Exercise directions → In one to three sentences, explain why householders in the excerpted text about a sister's birth in 1943 gathered up the manure left by passing cart-horses.

Excerpted text →
========================
In 1942 my parents and I holidayed in Minehead and my mother became pregnant with my sister to be named Carolyn. I have no recollection of this time.

So said, and having accepted those facts, from what I believe to be credibly reliable sources, it comes to a matter of personal recollection that a sister arrived into our family circle, having been borne-to and carried-from the same Maternity Hospital by our mother in February 1943. This, it is said, was some two and a half years after my birth.

One must however again assume that there was no mixing up or switching of infants at that time, and the large nurse who came through the ward, during Nanna’s and my first visit, distributing two armsful of infants into the expectant arms of the no longer expectant mothers did seem to know ‘which one’ was ‘ours’ in response to my eager enquiry.

Nevertheless, despite entreaties and arguments of childish logic I was unable to get my coatless mother and my new sister to accompany Nanna and me home that day. Disappointed and dressed in a velvet trimmed coat, gloves and leggings against the February chill I waited hand in hand with my equally insulated, but considerably larger paternal grandmother for the tramcar which was to take us two or three miles back home, to arrive, hopefully before the next air-raid started, in time for tea and secure in the knowledge that both mother and new baby were as well as they were supposed to be, save for the fact that they had no over-coats.

The ‘trams’ were of course the electric variety running noisily and inevitably on rails set in the middle of the road, with overhead wires to which reached up long spindly metal arms from the roof of the upper deck and from which contact there would emanate from time to time great showers of electric sparks. Inside the tram-car there was a prominent notice - ‘No Spitting - Penalty 40 shillings!’ - Imagine! Horses would have been nicer, but by then there were not many of these noble beasts in our part of London. However I had noticed that any ‘manure’ dropped by the occasional passing cart-horse - of course Police Horses seemed much better behaved in that respect - would be quickly gathered up by one householder or other, armed with bucket and shovel, to be put ‘on the garden’- apparently in some mysterious way to ‘help’ the Rhubarb - I was never quite sure, at that age, just why or how this should occur, but so long as one didn’t think of it too closely stewed rhubarb was very nice - with custard that is !
========================
Dataset excerpts
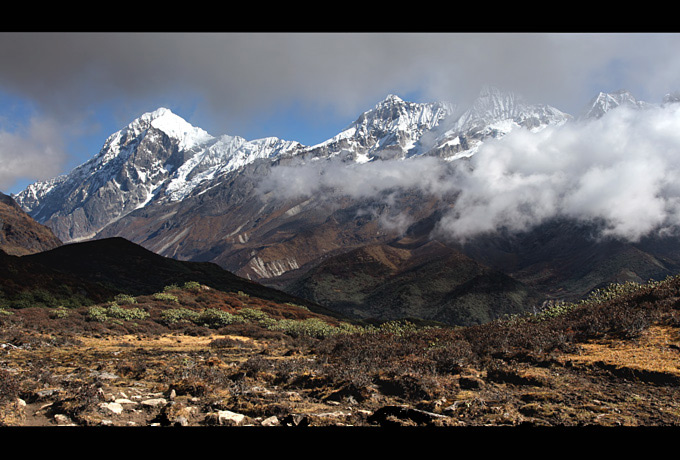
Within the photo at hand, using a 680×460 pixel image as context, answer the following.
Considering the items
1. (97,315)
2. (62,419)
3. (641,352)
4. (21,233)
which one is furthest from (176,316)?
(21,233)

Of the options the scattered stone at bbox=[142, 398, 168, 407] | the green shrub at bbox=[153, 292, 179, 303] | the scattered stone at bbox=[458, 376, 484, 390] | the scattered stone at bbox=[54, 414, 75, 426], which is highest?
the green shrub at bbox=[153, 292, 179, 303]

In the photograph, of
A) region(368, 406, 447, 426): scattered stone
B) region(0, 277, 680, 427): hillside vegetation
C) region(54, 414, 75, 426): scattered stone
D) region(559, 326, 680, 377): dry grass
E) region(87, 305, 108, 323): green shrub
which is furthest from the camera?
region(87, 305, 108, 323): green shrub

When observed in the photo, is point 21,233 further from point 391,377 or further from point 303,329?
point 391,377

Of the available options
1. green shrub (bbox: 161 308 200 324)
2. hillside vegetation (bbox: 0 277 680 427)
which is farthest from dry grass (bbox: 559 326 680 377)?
========================
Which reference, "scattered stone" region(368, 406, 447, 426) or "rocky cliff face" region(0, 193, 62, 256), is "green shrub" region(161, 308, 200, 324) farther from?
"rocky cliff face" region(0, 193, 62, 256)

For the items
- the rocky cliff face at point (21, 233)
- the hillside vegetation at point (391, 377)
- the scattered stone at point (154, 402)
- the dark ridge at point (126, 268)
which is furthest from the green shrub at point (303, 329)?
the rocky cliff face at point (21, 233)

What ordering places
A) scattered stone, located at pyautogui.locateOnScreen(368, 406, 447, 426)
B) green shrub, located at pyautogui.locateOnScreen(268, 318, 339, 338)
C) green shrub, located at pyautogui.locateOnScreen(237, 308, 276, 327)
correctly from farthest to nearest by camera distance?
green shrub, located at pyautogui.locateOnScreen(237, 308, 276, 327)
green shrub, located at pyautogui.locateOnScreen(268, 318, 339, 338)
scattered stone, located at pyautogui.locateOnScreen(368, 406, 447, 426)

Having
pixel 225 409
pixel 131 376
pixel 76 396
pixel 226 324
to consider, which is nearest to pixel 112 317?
========================
Result for this exercise → They collected it with bucket and shovel to put it "on the garden." There it was supposed to "help" the rhubarb in some way the child could not figure out.